Tornando al Consiglio Ambiente, l’incontro è stato caratterizzato dalle pressioni di Germania, Francia e Gran Bretagna per riuscire a definire entro ottobre il pacchetto clima-energia per il 2030, che preveda un target di riduzione del 40% della CO2, ma anche rinnovabili ed efficienza energetica. “Una decisione va presa ad ottobre, che includa anche le rinnovabili e l’efficienza energetica” ha sottolineato il ministro dell’ambiente tedesco, Barbara Hendricks, affermando che “l’Unione europea è pronta ad aumentare le proprie ambizioni”. Una linea ripresa dal ministro dello sviluppo sostenibile e dell’energia francese, Ségolène Royal, che guarda alla conferenza Onu sul clima di Parigi 2015. “Quello che dobbiamo costruire nell’Unione Europea è un nuovo modello energetico, con obiettivi chiari per investitori, enti locali, cittadini, per nuovi modelli di consumo”. “Nel contesto di un accordo nel 2015 a Parigi dovremmo essere disposti ad arrivare al 50%” ha proposto Edward Davey, segretario di Stato britannico per energia e clima.
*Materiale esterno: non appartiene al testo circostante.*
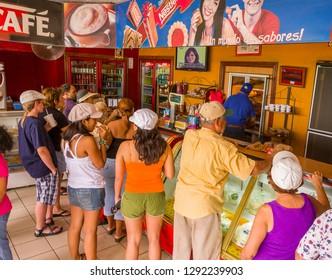EL VALLE de ANTON, PANAMA - AUGUST 16, 2009: People at Quesos Cela roadside restaurant, serving famous empanadas.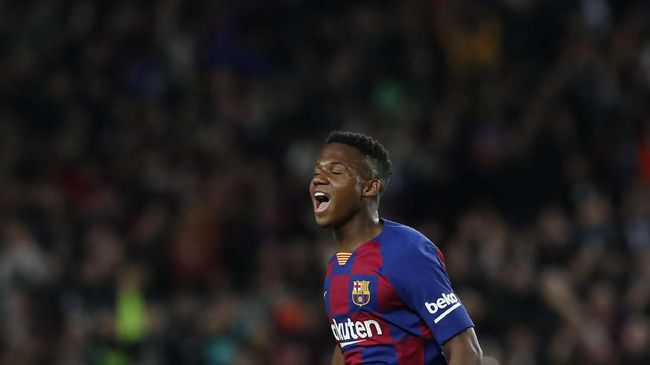 Barcelona's Ansu Fati celebrates after scoring his side's opening goal during a Spanish La Liga soccer match between Barcelona and Levante at the Camp Nou stadium in Barcelona, Spain, Sunday Feb. 2, 2020. (AP Photo/Joan Monfort)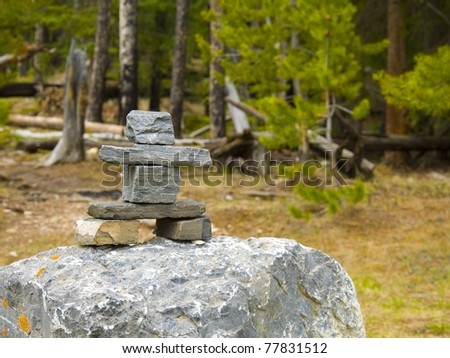 inukshuk from area Banff National Park, Alberta, Canada - stock photo
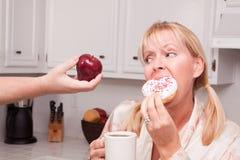 Buñuelo contra la decisión sana de la consumición de la fruta Fotos de archivo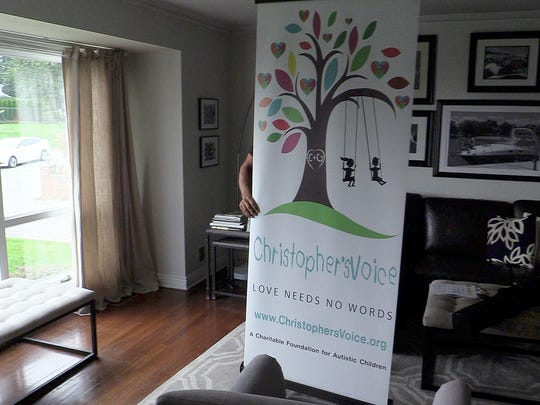 Chris Greco, co-founder Christopher's Voice, with their display in his New Rochelle home on Wednesday, August 2, 2017.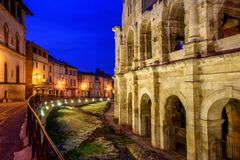Arles Old Town and roman amphitheatre, Provence, France. At late evening light Stock Photo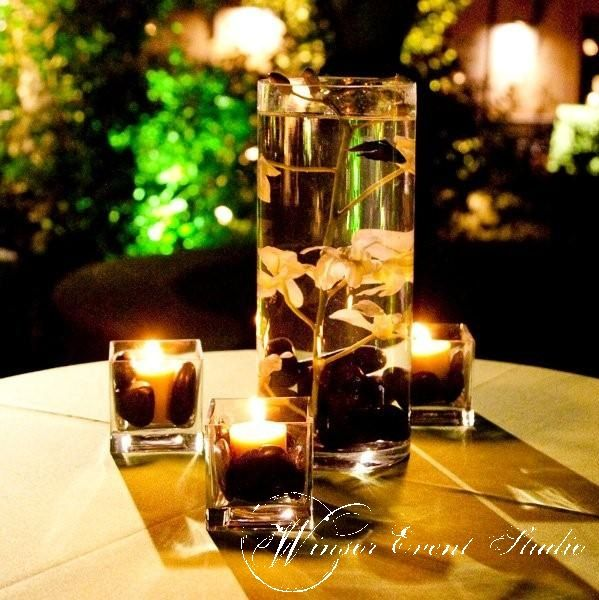 Centerpieces Of Submerged Orchids With Black River Rocks And Beta Fish Surrounded By Votives In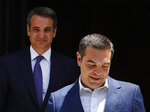 Greece's newly-elected prime minister Kyriakos Mitsotakis, background, looks on as outgoing prime minister Alexis Tsipras, leaves the Maximos Mansion in Athens, Monday, July 8, 2019. Mitsotakis' New Democracy party won 39.8% of the vote, giving him 158 seats in the 300-member parliament, a comfortable governing majority. (AP Photo/Thanassis Stavrakis)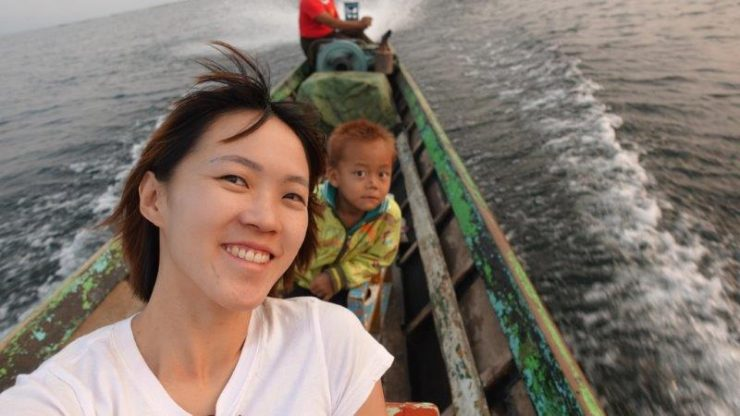 Drifting down the Inle Lake with the boat man and his son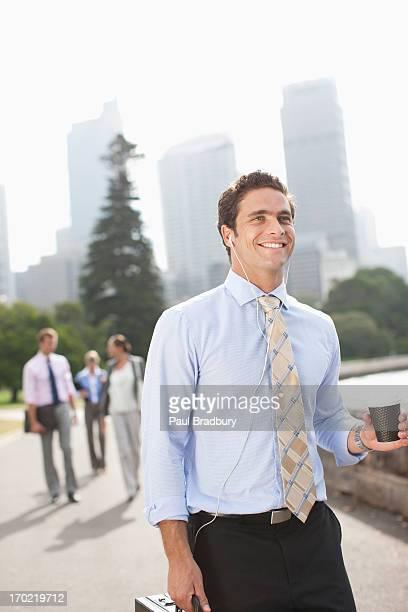 ビジネスマンに耳を傾けるのヘッドフォンと運ぶコーヒー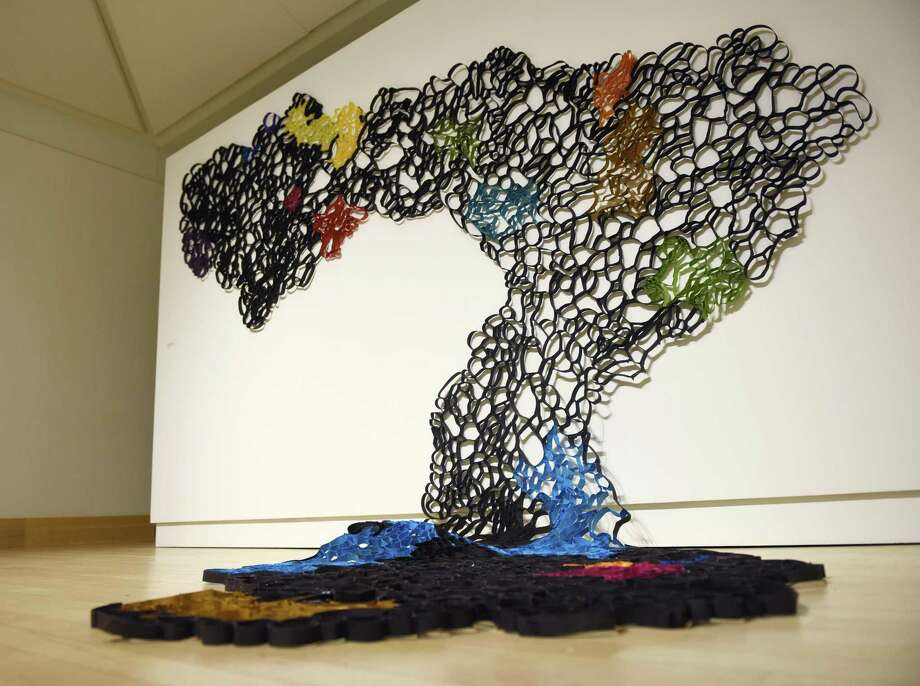 "Suzan Shutan's 2019 site-specific piece ""Drift"" is displayed in the ""Fluid Terrain"" exhibit which opens Thursday evening at the Greenwich Library's Flinn Gallery. The show features works by Laura Fayer, Amy Genser, and Suzan Shutan, who use paper and paint to present their interpretations of the natural world. The work is abstract but hints at presentations of land, sky, and sea terrain. Photo: Tyler Sizemore / Hearst Connecticut Media / Greenwich Time"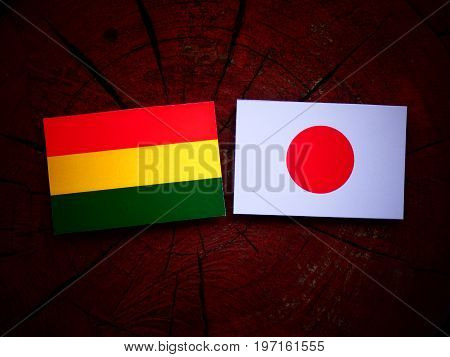 Bolivian Flag With Japanese Flag On A Tree Stump Isolated
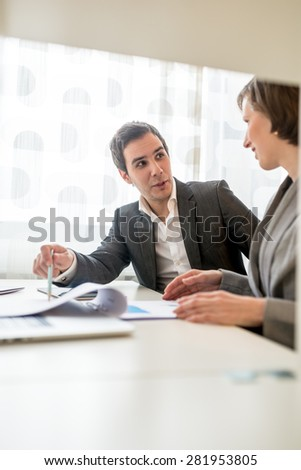 Two Young Business People in Corporate Attire Discussing Some Plans at the Table with Plenty of Documents. - stock photo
Spostandoci sul piano energetico, infatti, il Consiglio UE del 13 giugno ha raggiunto un accordo sui biocarburanti che prevede un limite al 7% del loro utilizzo per i trasporti nel 2020. Un successo, visto che le proposte che venivano dagli altri organi UE erano senza dubbio meno ambiziose. Il Parlamento aveva fissato il tetto di utilizzo dei biocarburanti di prima generazione provenienti da colture alimentari al 6%, contro il 5% che aveva inizialmente proposto la Commissione UE. Il compromesso raggiunto dagli stati membri, contro cui hanno però votato Portogallo e Belgio, prevede anche un incoraggiamento alla transizione verso i biocarburanti di seconda e terza generazione. L’obiettivo è raggiungere il 10% di rinnovabili entro il 2020 per i trasporti. Anche in questo caso dovrà essere trovato un accordo tra Parlamento e Consiglio per arrivare a una posizione comune sulla legislazione e naturalmente il semestre di presidenza europea è di nuovo centrale.